___ Texte extrait ___

Dire que Romain Dumas est un homme pressé est tout sauf usurpé. Le programme Pikes Peak avec Volkswagen Motorsport accapare une bonne partie de son temps mais l’homme reste à l’écoute de tout le sport automobile en général. Véritable touche-à-tout, le double vainqueur des 24 Heures du Mans et des 24 Heures de Spa, quadruple vainqueur des 24 Heures du Nürburgring, Champion du Monde d’Endurance de la FIA, prépare activement son retour au Colorado au volant d’un prototype entièrement électrique conçu pour l’occasion.
Pikes Peak, c’est un départ à 2900 mètres pour une arrivée à 4300 mètres. La montée, longue de 19.99 km, permet d’atteindre 240 km/h. L’objectif sera de battre le record d’une voiture électrique qui est de 8.57.118 mn.
Le défi Pikes Peak est déjà assez compliqué à appréhender, si bien que rajouter le fait de rouler en électrique à haute altitude ajoute une grosse dose d’incertitude. “Bien avant la Formula E, plusieurs constructeurs sont venus à Pikes Peak avec une auto électrique,” nous a déclaré Romain Dumas. “On peut citer Toyota, Suzuki ou Hyundai. Rouler à Pikes Peak n’a rien d’une promenade de santé. Débuter l’épreuve par 20°C pour terminer à 0°C est un vrai casse-tête. Il faut des pneus qui fonctionnent bien et des freins qui tiennent le choc. Avec une auto thermique, le souci reste la gestion de l’altitude. L’électrique demande un vrai travail d’une équipe usine. Il faut voir comment on peut utiliser la batterie. On ne peut pas simuler Pikes Peak. La réalité sur le terrain peut donner un résultat totalement à l’opposé des prévisions. Dans le meilleur des mondes, il faudrait louer la route mais le souci est qu’il y a encore de la neige peu de temps avant l’épreuve. Lors des essais officiels, on ne peut rouler que sur des tronçons. Chaque année, nous sommes partis sans savoir si la température d’eau et le moteur allaient fonctionner correctement.”

___ Données ___

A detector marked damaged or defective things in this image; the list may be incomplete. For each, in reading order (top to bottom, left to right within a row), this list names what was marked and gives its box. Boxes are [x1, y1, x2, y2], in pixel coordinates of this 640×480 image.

___
___ Données ___

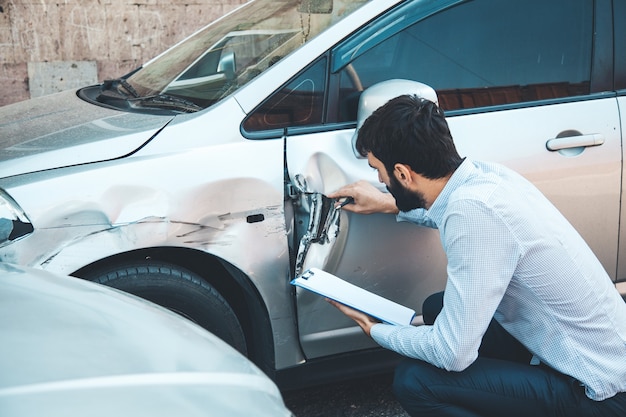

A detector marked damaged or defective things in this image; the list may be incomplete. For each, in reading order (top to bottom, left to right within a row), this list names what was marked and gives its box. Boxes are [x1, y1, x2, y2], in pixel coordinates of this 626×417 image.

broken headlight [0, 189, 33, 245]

___

### Consignes:
1. Indiquez si chacune des affirmations suivantes s’accorde avec le texte extrait, en répondant par oui ou par non et en citant les mots décisifs du texte. (a) La montée de Pikes Peak mesure 19.99 km. (b) Romain Dumas a gagné trois fois les 24 Heures du Mans. (c) Selon Romain Dumas, il est possible de simuler Pikes Peak.
2. Modifiez le texte extrait : réécrivez tout le passage, de « Pikes Peak, c’est » jusqu’à « de 8.57.118 mn. », en remplaçant « départ » par « point de départ ».
3. D’après le texte extrait, pourquoi la solution idéale, qui serait de louer la route, pose-t-elle problème ? Répondez en une à trois phrases.
Ces enregistrements proviennent d’une autre source.

### Exercices corrigés:
1.
(a) Oui : « La montée, longue de 19.99 km ».
(b) Non : « le double vainqueur des 24 Heures du Mans ».
(c) Non : « On ne peut pas simuler Pikes Peak. »

2.
Pikes Peak, c’est un point de départ à 2900 mètres pour une arrivée à 4300 mètres. La montée, longue de 19.99 km, permet d’atteindre 240 km/h. L’objectif sera de battre le record d’une voiture électrique qui est de 8.57.118 mn.

3. Louer la route pose problème parce qu’il y a encore de la neige peu de temps avant l’épreuve.